From: Xiao Guangrong <guangrong.xiao@linux.intel.com>
To: pbonzini@redhat.com, imammedo@redhat.com
Cc: ehabkost@redhat.com, kvm@vger.kernel.org, mst@redhat.com,
	gleb@kernel.org, mtosatti@redhat.com, qemu-devel@nongnu.org,
	stefanha@redhat.com, dan.j.williams@intel.com, rth@twiddle.net
Subject: Re: [Qemu-devel] [PATCH v9 0/5] implement vNVDIMM
Date: Thu, 10 Dec 2015 11:11:59 +0800	[thread overview]
Message-ID: <5668ED7F.2020007@linux.intel.com> (raw)
In-Reply-To: <1449040860-19040-1-git-send-email-guangrong.xiao@linux.intel.com>


New version, new week, and unfortunate new ping... :(


On 12/02/2015 03:20 PM, Xiao Guangrong wrote:
> This patchset can be found at:
>        https://github.com/xiaogr/qemu.git nvdimm-v9
>
> It is based on pci branch on Michael's tree and the top commit is:
> commit 0c73277af7 (vhost-user-test: fix crash with glib < 2.36).
>
> Changelog in v9:
> - the changes address Michael's comments:
>    1) move the control parameter to -machine and it is off on default, then
>       it can be enabled by, for example, -machine pc,nvdimm
>    2) introduce a macro to define "NCAL"
>    3) abstract the function, nvdimm_build_device_dsm(), to clean up the
>       code
>    4) adjust the code style of dsm method
>    5) add spec reference in the code comment
>
> other:
>    pick up Stefan's Reviewed-by
>
> Changelog in v8:
> We split the long patch series into the small parts, as you see now, this
> is the first part which enables NVDIMM without label data support.
>
> The command line has been changed because some patches simplifying the
> things have not been included into this series, you should specify the
> file size exactly using the parameters as follows:
>     memory-backend-file,id=mem1,share,mem-path=/tmp/nvdimm1,size=10G \
>     -device nvdimm,memdev=mem1,id=nv1
>
> Changelog in v7:
> - changes from Vladimir Sementsov-Ogievskiy's comments:
>    1) let gethugepagesize() realize if fstat is failed instead of get
>       normal page size
>    2) rename  open_file_path to open_ram_file_path
>    3) better log the error message by using error_setg_errno
>    4) update commit in the commit log to explain hugepage detection on
>       Windows
>
> - changes from Eduardo Habkost's comments:
>    1) use 'Error**' to collect error message for qemu_file_get_page_size()
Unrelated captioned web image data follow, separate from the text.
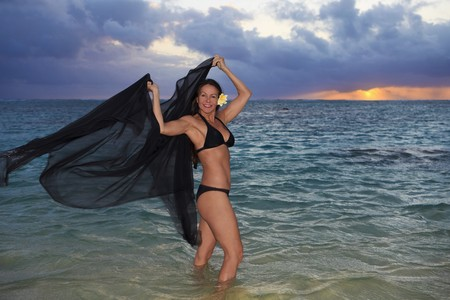 beautiful forty year old woman in the ocean at sunrise in hawaii Stock Photo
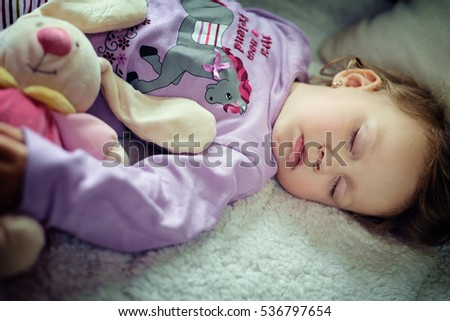 Cute little girl sleeping with a toy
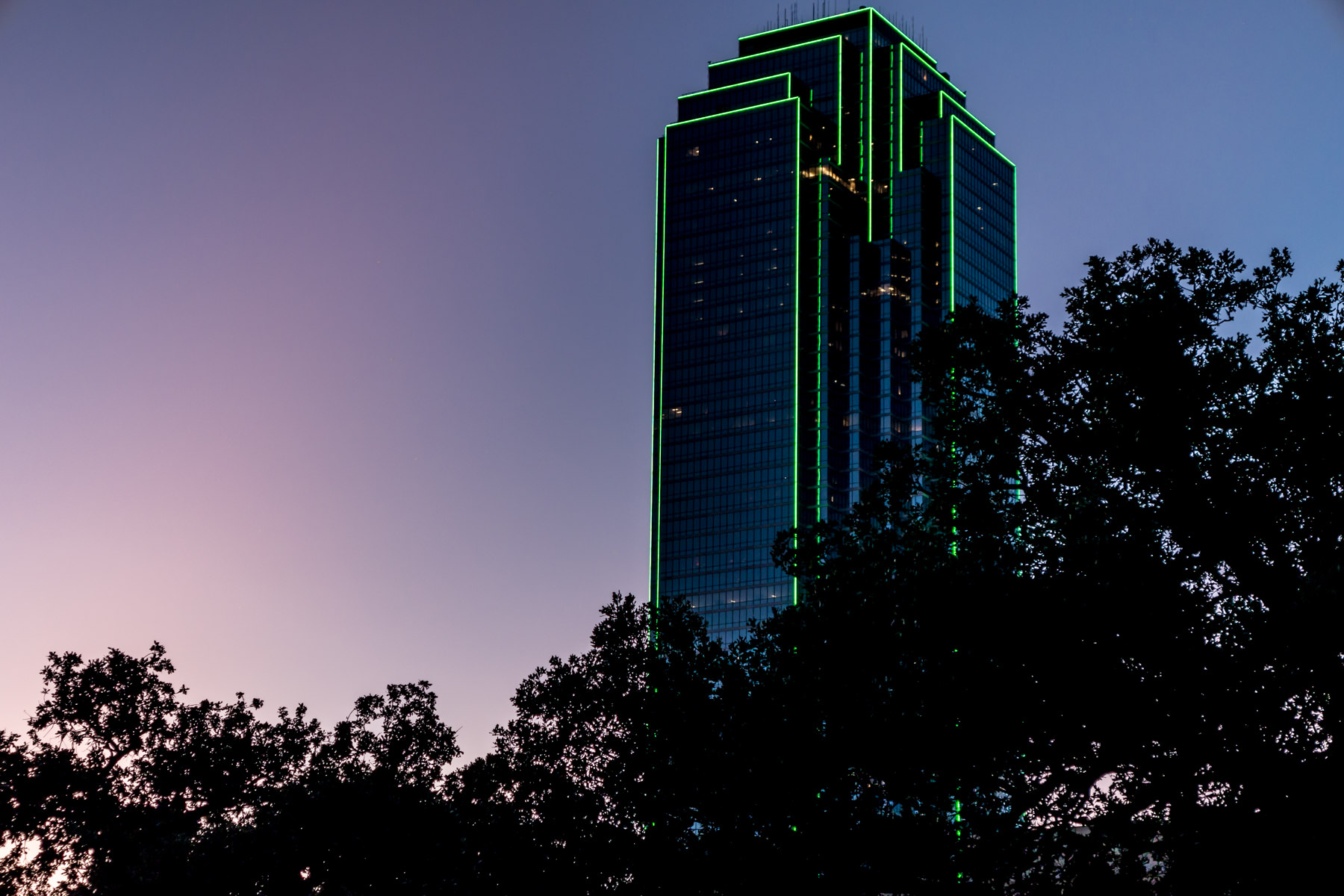 Dallas' Bank of America Plaza rises into the sky as the sun sets on North Texas.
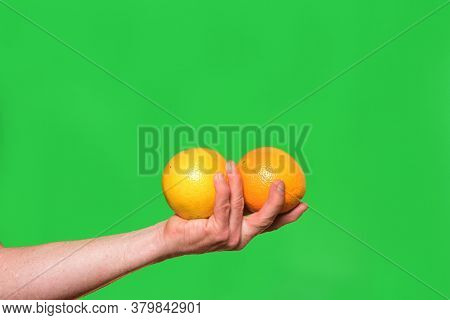 Hand Holding A Two Oranges Fruit On Green Background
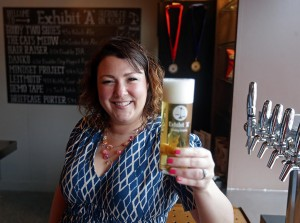 (Framingham, MA 04/26/17) Executive Director of the Mass Brewers Guild Katie Stinchon pictured with a glass of Goody Two Shoes Kolsch style beer at the Exhibit 'A' Brewing Company tap room in Framingham. Wednesday, April 26 2017. Staff photo by John Wilcox.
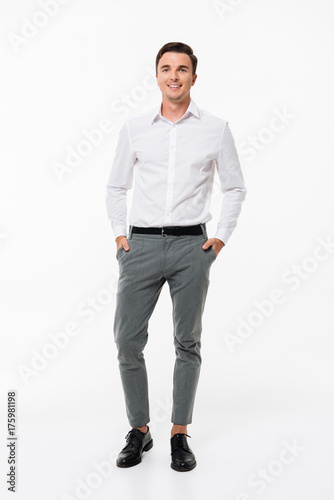 Full length portrait of a cheerful young man Wall mural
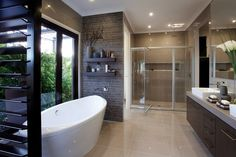 A modern, masculine style is created in this stunning bathroom with dark palette of chocolate and black. Contemporary pieces are used in the decor with tiled wallpaper giving the space a city feel.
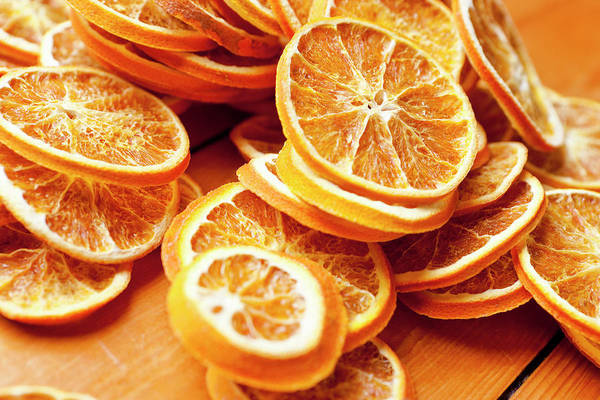 Slice Photograph - Close Up Of Dried Orange Slices by Nils Hendrik Mueller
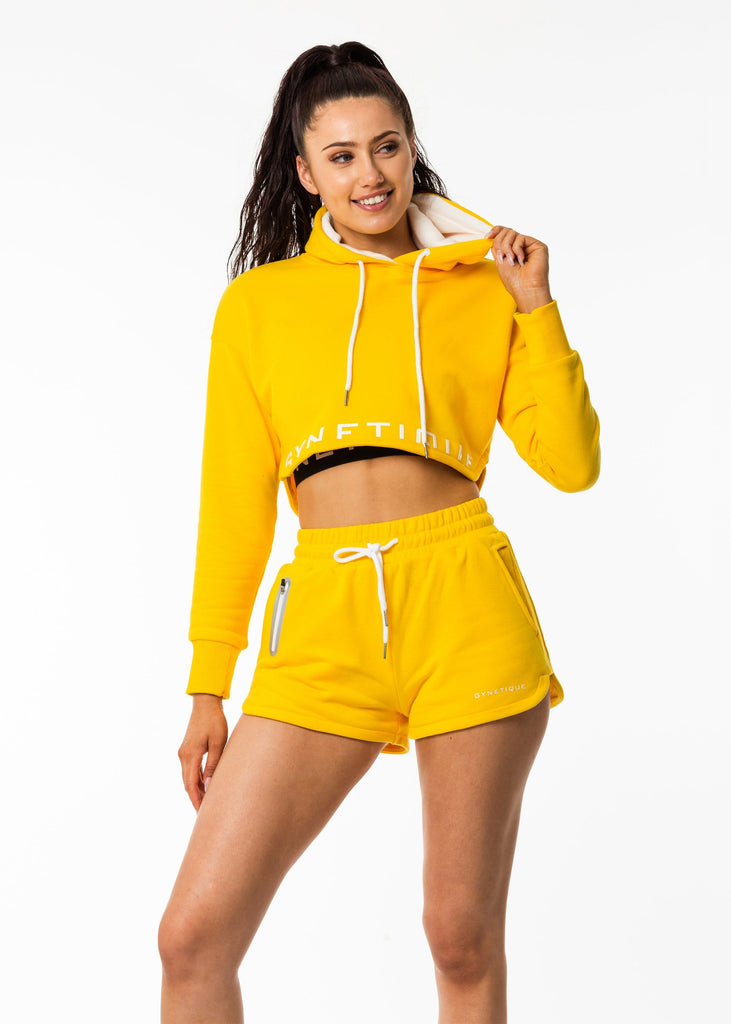 Women's activewear online, cropped hoodie in sunflower bright yellow, lined hood, white drawstring, gynetique logo front, full sleeve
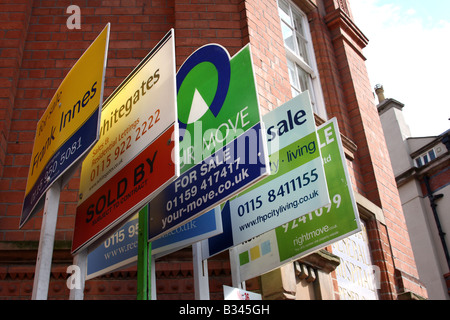 Estate agents for sale boards outside apartments in Nottingham city centre, England, U.K. - Stock Photo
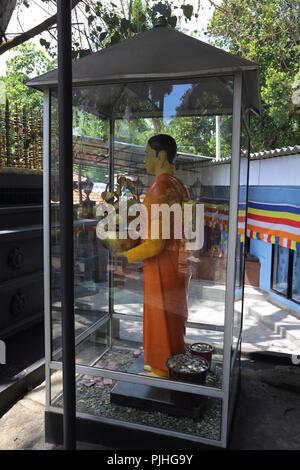 Galle Sri Lanka Rumassala Road Sri Vivekaramaya Temple Standing Buddha with Money around his feet as offerings - Stock Photo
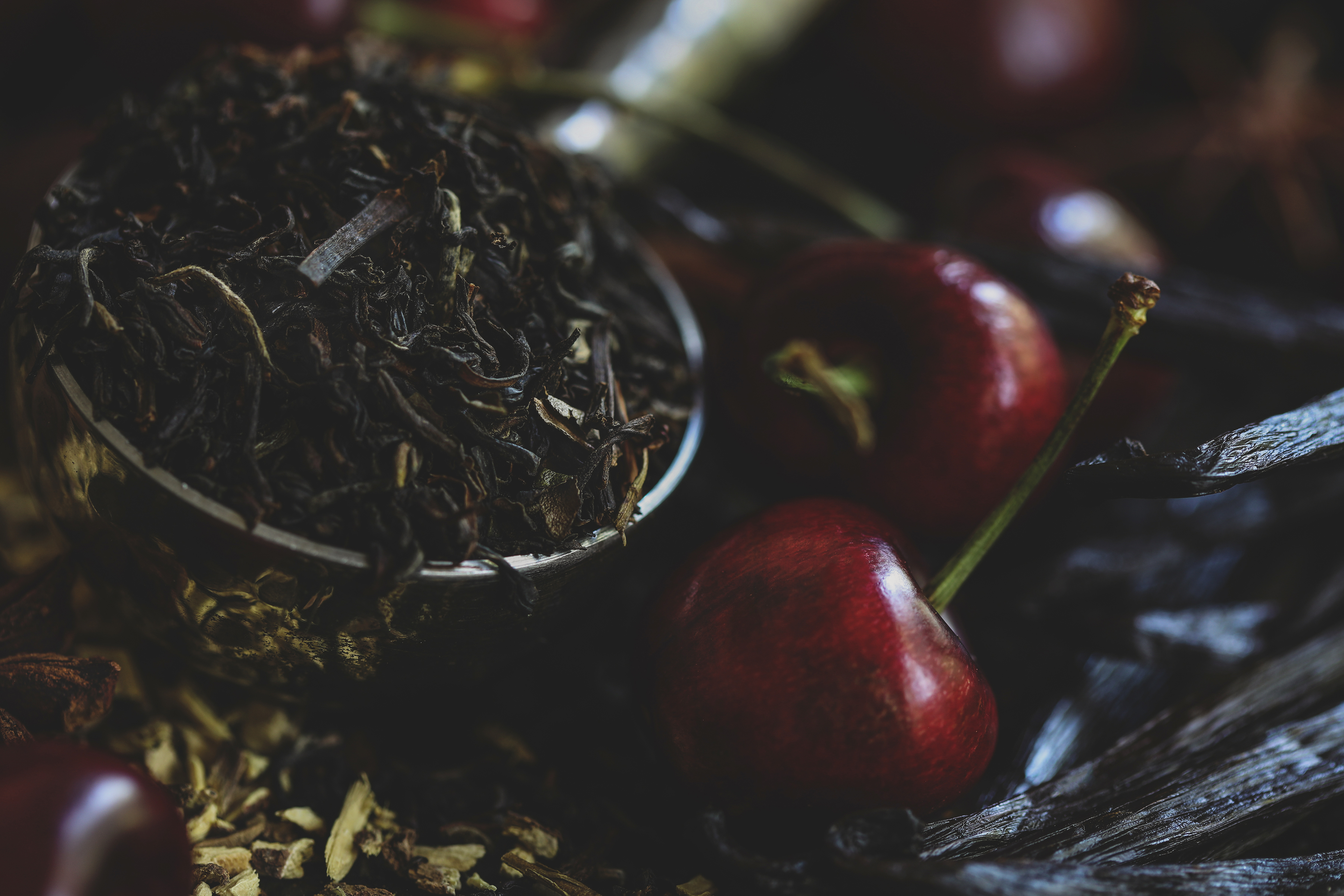 Fresh cherries surrounded by tea leaves and vanilla beans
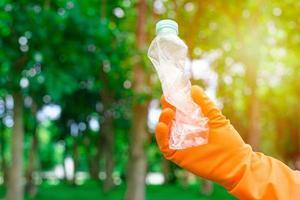 la main de l'homme bénévole ramassant une bouteille en plastique photo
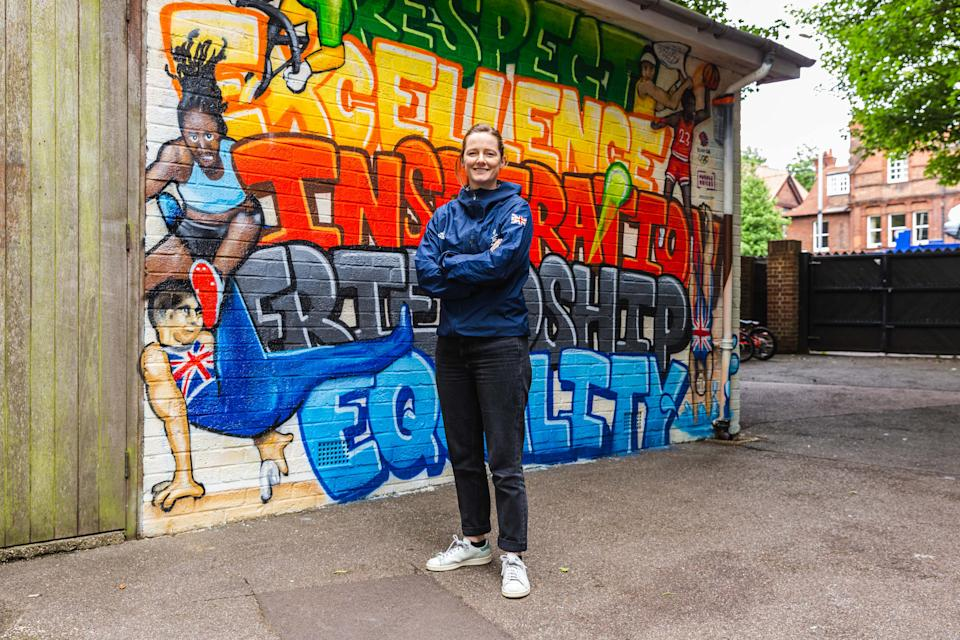 Helen Richardson-Walsh poses in front of the Purplebricks mural at St Alban's Catholic Primary School in Cambridge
>    2) move gethugepagesize() replacement to the same patch to make it
>       better for review
>    3) introduce qemu_get_file_size to unity the code with raw_getlength()
>
> - changes from Stefan's comments:
>    1) check the memory region is large enough to contain DSM output
>       buffer
>
> - changes from Eric Blake's comments:
>    1) update the shell command in the commit log to generate the patch
>       which drops 'pc-dimm' prefix
>
> - others:
>    pick up Reviewed-by from Stefan, Vladimir Sementsov-Ogievskiy, and
>    Eric Blake.
>
> Changelog in v6:
> - changes from Stefan's comments:
>    1) fix code style of struct naming by CamelCase way
>    2) fix offset + length overflow when read/write label data
>    3) compile hw/acpi/nvdimm.c for per target so that TARGET_PAGE_SIZE can
>       be used to replace getpagesize()
>
> Changelog in v5:
> - changes from Michael's comments:
>    1) prefix nvdimm_ to everything in NVDIMM source files
>    2) make parsing _DSM Arg3 more clear
>    3) comment style fix
>    5) drop single used definition
>    6) fix dirty dsm buffer lost due to memory write happened on host
>    7) check dsm buffer if it is big enough to contain input data
>    8) use build_append_int_noprefix to store single value to GArray
>
> - changes from Michael's and Igor's comments:
>    1) introduce 'nvdimm-support' parameter to control nvdimm
>       enablement and it is disabled for 2.4 and its earlier versions
>       to make live migration compatible
>    2) only reserve 1 RAM page and 4 bytes IO Port for NVDIMM ACPI
>       virtualization
>
> - changes from Stefan's comments:
>    1) do endian adjustment for the buffer length
>
> - changes from Bharata B Rao's comments:
>    1) fix compile on ppc
>
> - others:
>    1) the buffer length is directly got from IO read rather than got
>       from dsm memory
>    2) fix dirty label data lost due to memory write happened on host
>
> Changelog in v4:
> - changes from Michael's comments:
>    1) show the message, "Memory is not allocated from HugeTlbfs", if file
>       based memory is not allocated from hugetlbfs.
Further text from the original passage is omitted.